There was no joy in Utah on Friday as ATK got shut out of NASA’s commercial crew awards. Awards went instead to Boeing, Sierra Nevada Corporation and SpaceX.
The company released the following statement:
ATK and the Liberty Team are disappointed that we were not selected by NASA for a Commercial Crew Integrated Capability Space Act Agreement. We continue to believe Liberty provides the safest, most cost-effective crew and cargo transportation systems, as well as the fastest path to recover America’s human launch capability and engage the workforce and facilities at Kennedy Space Center, Johnson Space Flight Center and others. We look forward to a debriefing from NASA.
Meanwhile, Utah Republican Rep. Rob Bishop condemned the decision, attacked the Obama Administration for its poor space leadership, and promised an investigation in a written statement.

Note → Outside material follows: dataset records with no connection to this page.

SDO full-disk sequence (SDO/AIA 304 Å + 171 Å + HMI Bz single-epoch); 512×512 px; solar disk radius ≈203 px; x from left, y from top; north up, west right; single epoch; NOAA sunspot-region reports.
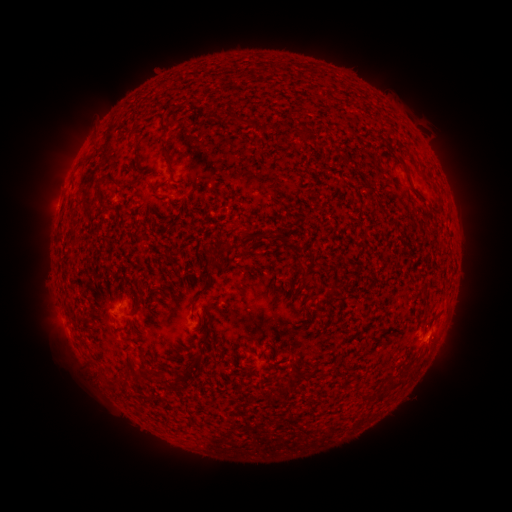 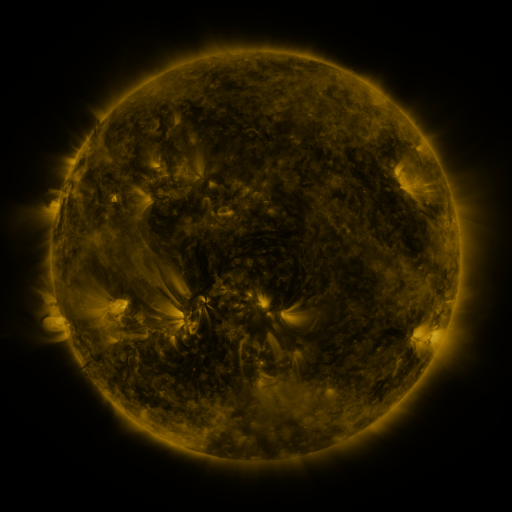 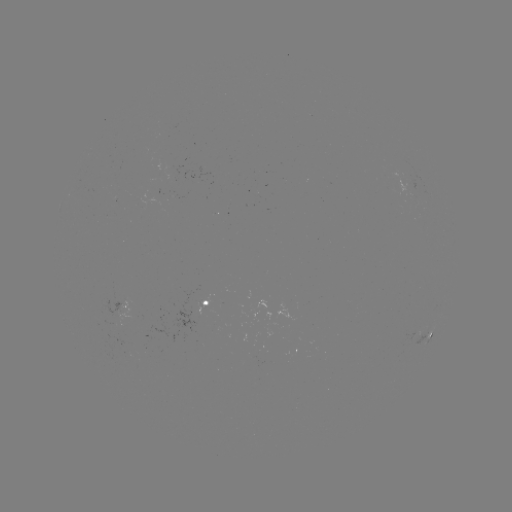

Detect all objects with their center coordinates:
spotted active region: (192, 305)
spotted active region: (129, 306)
spotted active region: (430, 336)
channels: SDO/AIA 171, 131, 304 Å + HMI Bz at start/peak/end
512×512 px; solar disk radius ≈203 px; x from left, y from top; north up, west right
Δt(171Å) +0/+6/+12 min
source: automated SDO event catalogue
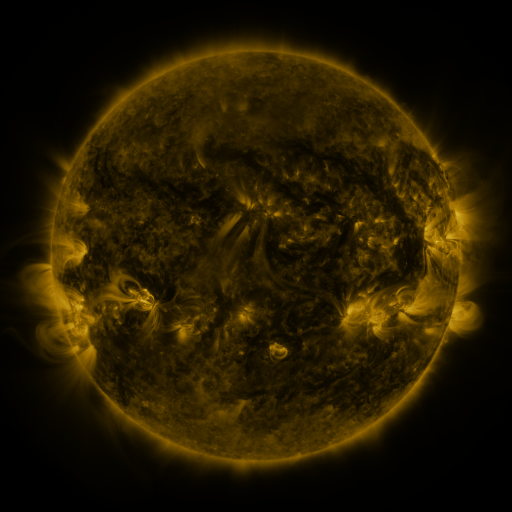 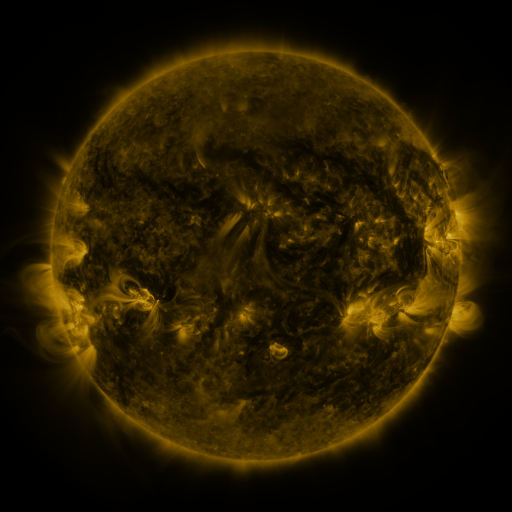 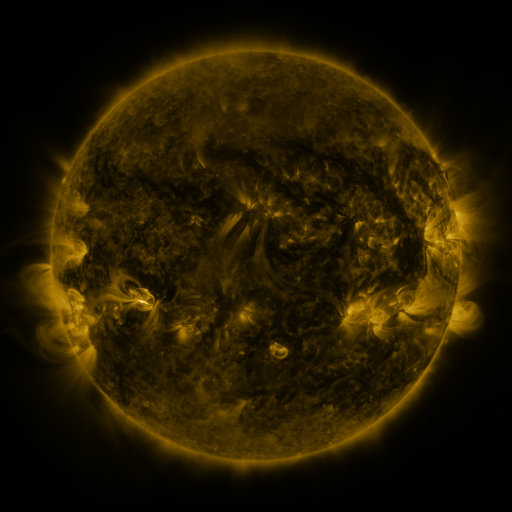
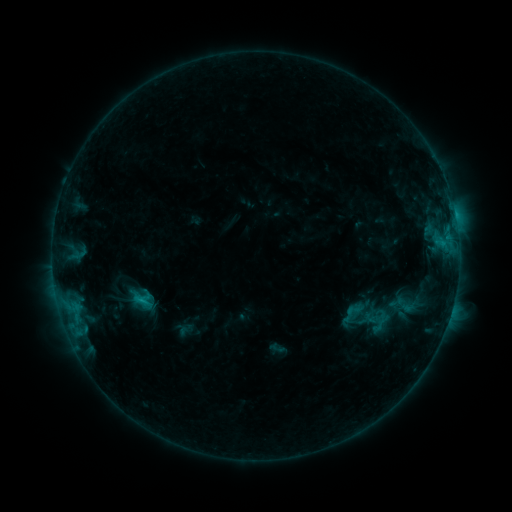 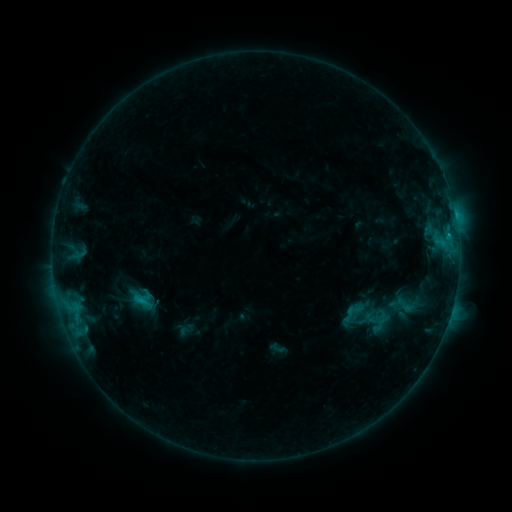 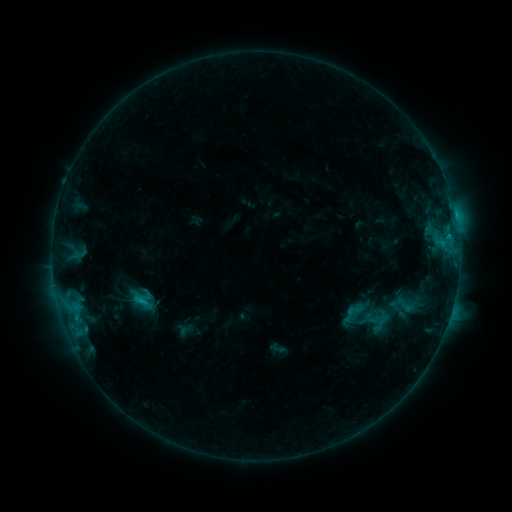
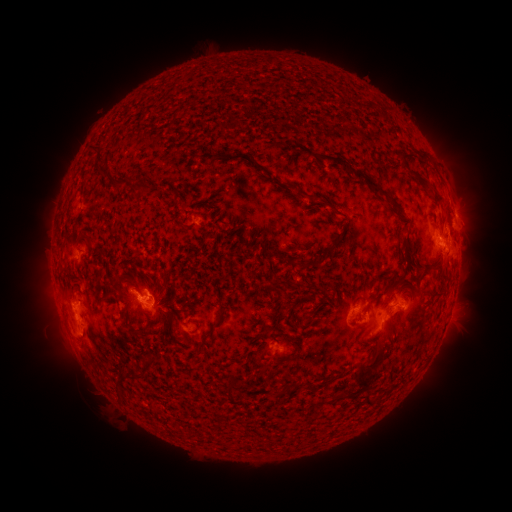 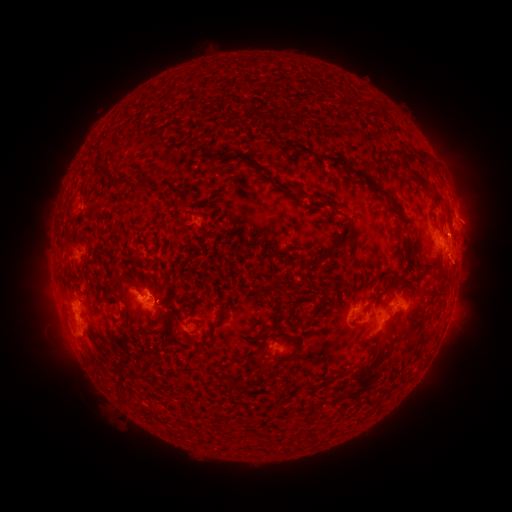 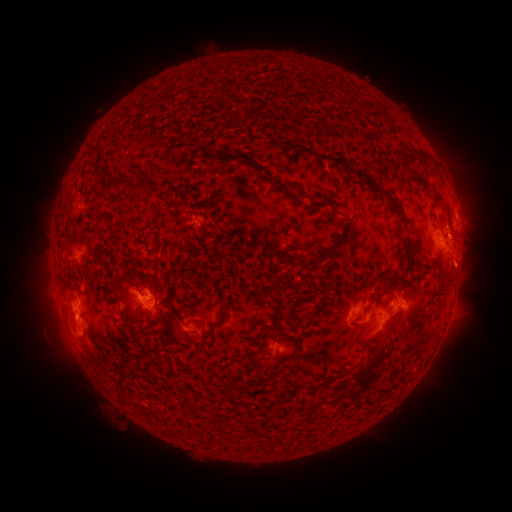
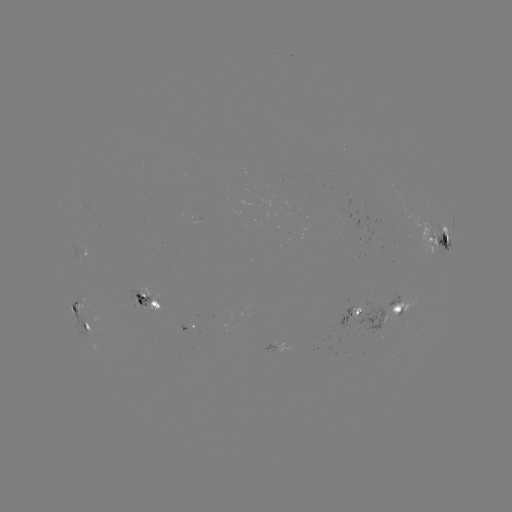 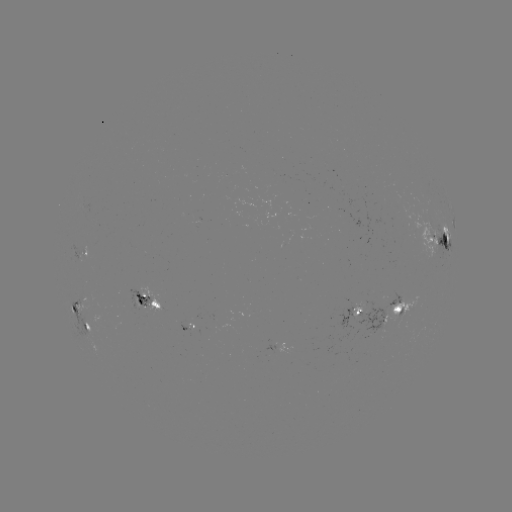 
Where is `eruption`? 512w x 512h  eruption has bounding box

“I will be joining with [Utah] Senator [Orrin] Hatch, Senator [Mike] Lee as well as the rest of the delegation to further investigate every detail of how NASA arrived at today’s disappointing decision.”

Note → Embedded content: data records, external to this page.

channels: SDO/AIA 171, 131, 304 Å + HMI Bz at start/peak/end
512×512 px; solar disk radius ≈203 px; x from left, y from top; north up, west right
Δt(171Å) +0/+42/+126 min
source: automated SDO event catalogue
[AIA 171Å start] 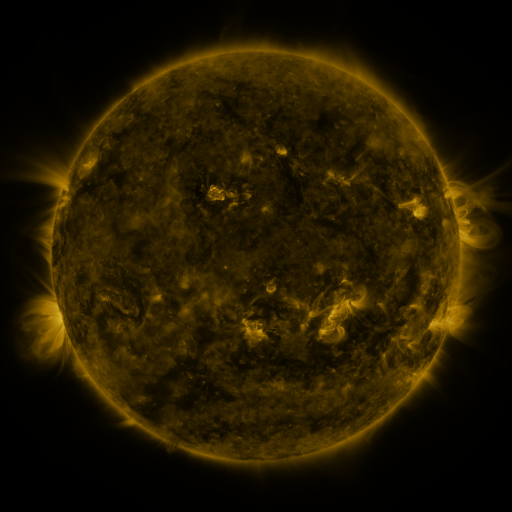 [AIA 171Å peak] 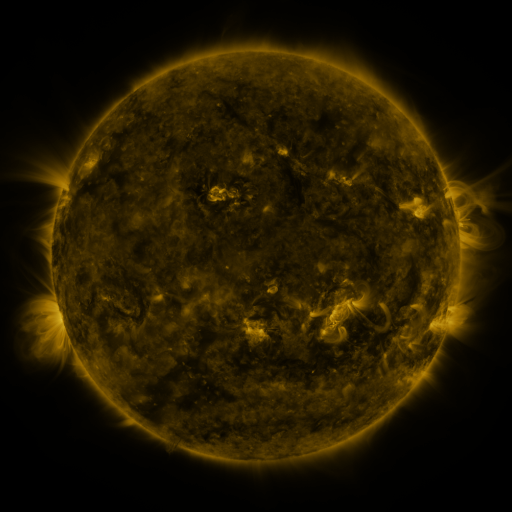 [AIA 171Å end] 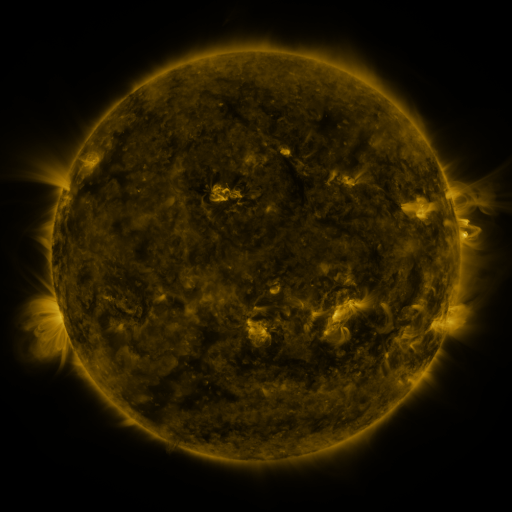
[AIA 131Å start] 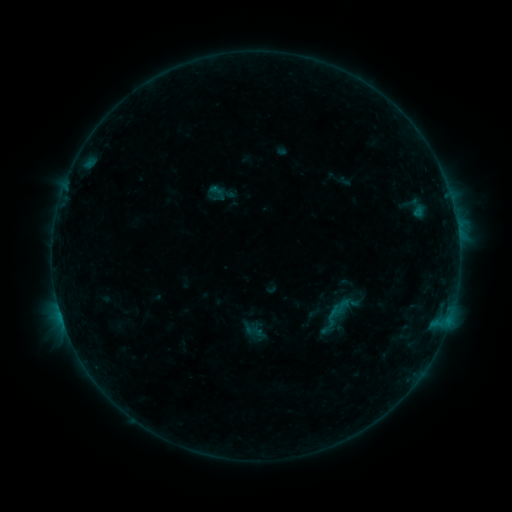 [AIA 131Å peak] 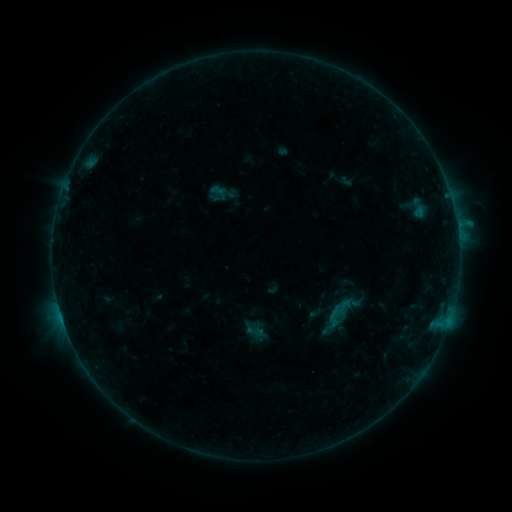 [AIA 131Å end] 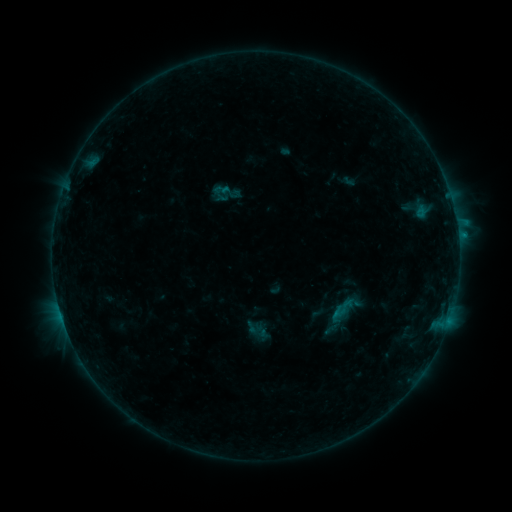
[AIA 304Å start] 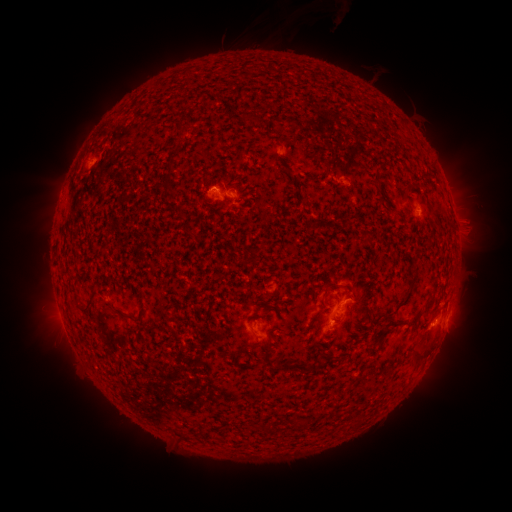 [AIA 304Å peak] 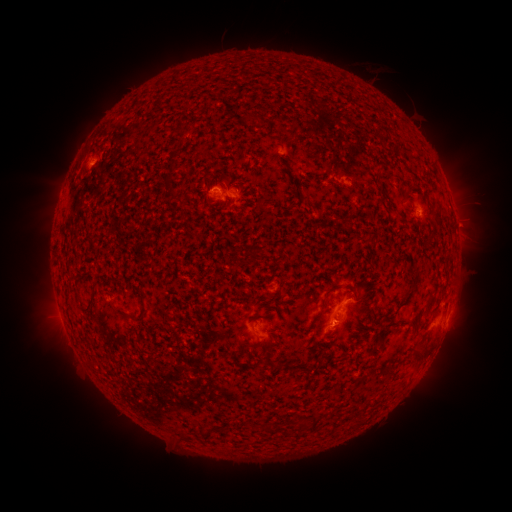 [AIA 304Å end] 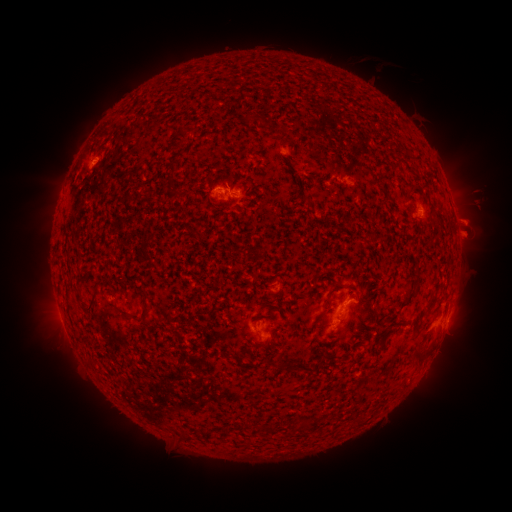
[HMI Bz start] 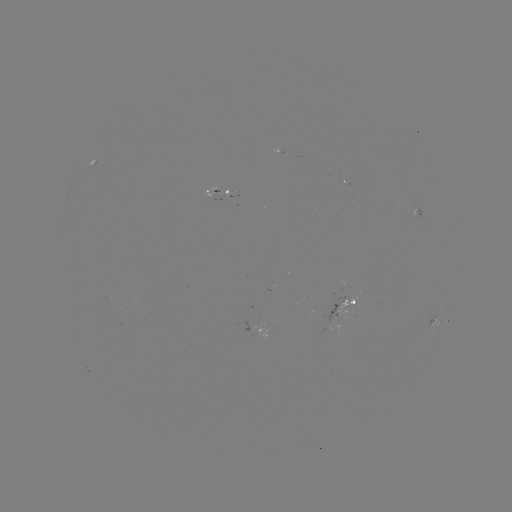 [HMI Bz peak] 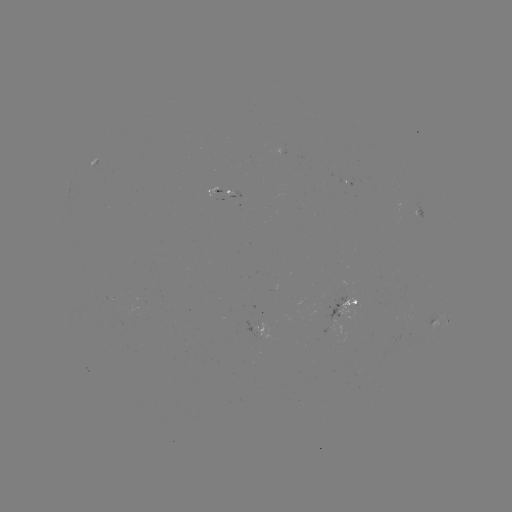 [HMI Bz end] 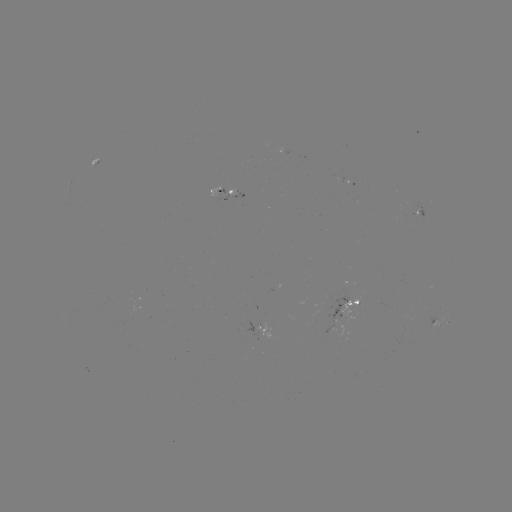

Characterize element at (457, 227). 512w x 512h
B5.7 flare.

“I want to make sure that there were no political institutions or political considerations that took place in this, that the winning companies did not come from swing states, nor companies that have had prior relationships with this particular administration,” Bishop told KSL-TV in an interview.
Read Bishop’s written statement below.
Rep. Rob Bishop Disappointed by Latest NASA Contract Decision
“I am disappointed and disheartened by the news that NASA has excluded ATK from the companies that were awarded the contract for the Commercial Crew Integrated Capability (CCiCap) initiative. ATK is a proven leader and their track record is beyond exemplary. It was my understanding that ATK’s Liberty proposal ranked very high in technical merit, and was the lowest-risk option.
“I support NASA’s efforts to engage private industry as part of our efforts to develop the next generation of innovate cutting edge space travel and missile defense capabilities.
“America was once recognized globally as the preeminent leader in exploration of the cosmos and it is my hope that one day we can regain that title. Recently, NASA Administration Charlie Bolden said that, ‘I have no desire to do a Mars landing on our own,’ and that ‘The U.S. cannot always be the leader, but we can be the inspiration leader through international cooperation in space exploration.’ Based on these comments I remain concerned that space leadership remains a low priority for this Administration. This is just another example of how this administration has been a total disappointment.
“I will be joining with Senator Hatch, Senator Lee as well as the rest of the delegation to further investigate every detail of how NASA arrived at today’s disappointing decision.”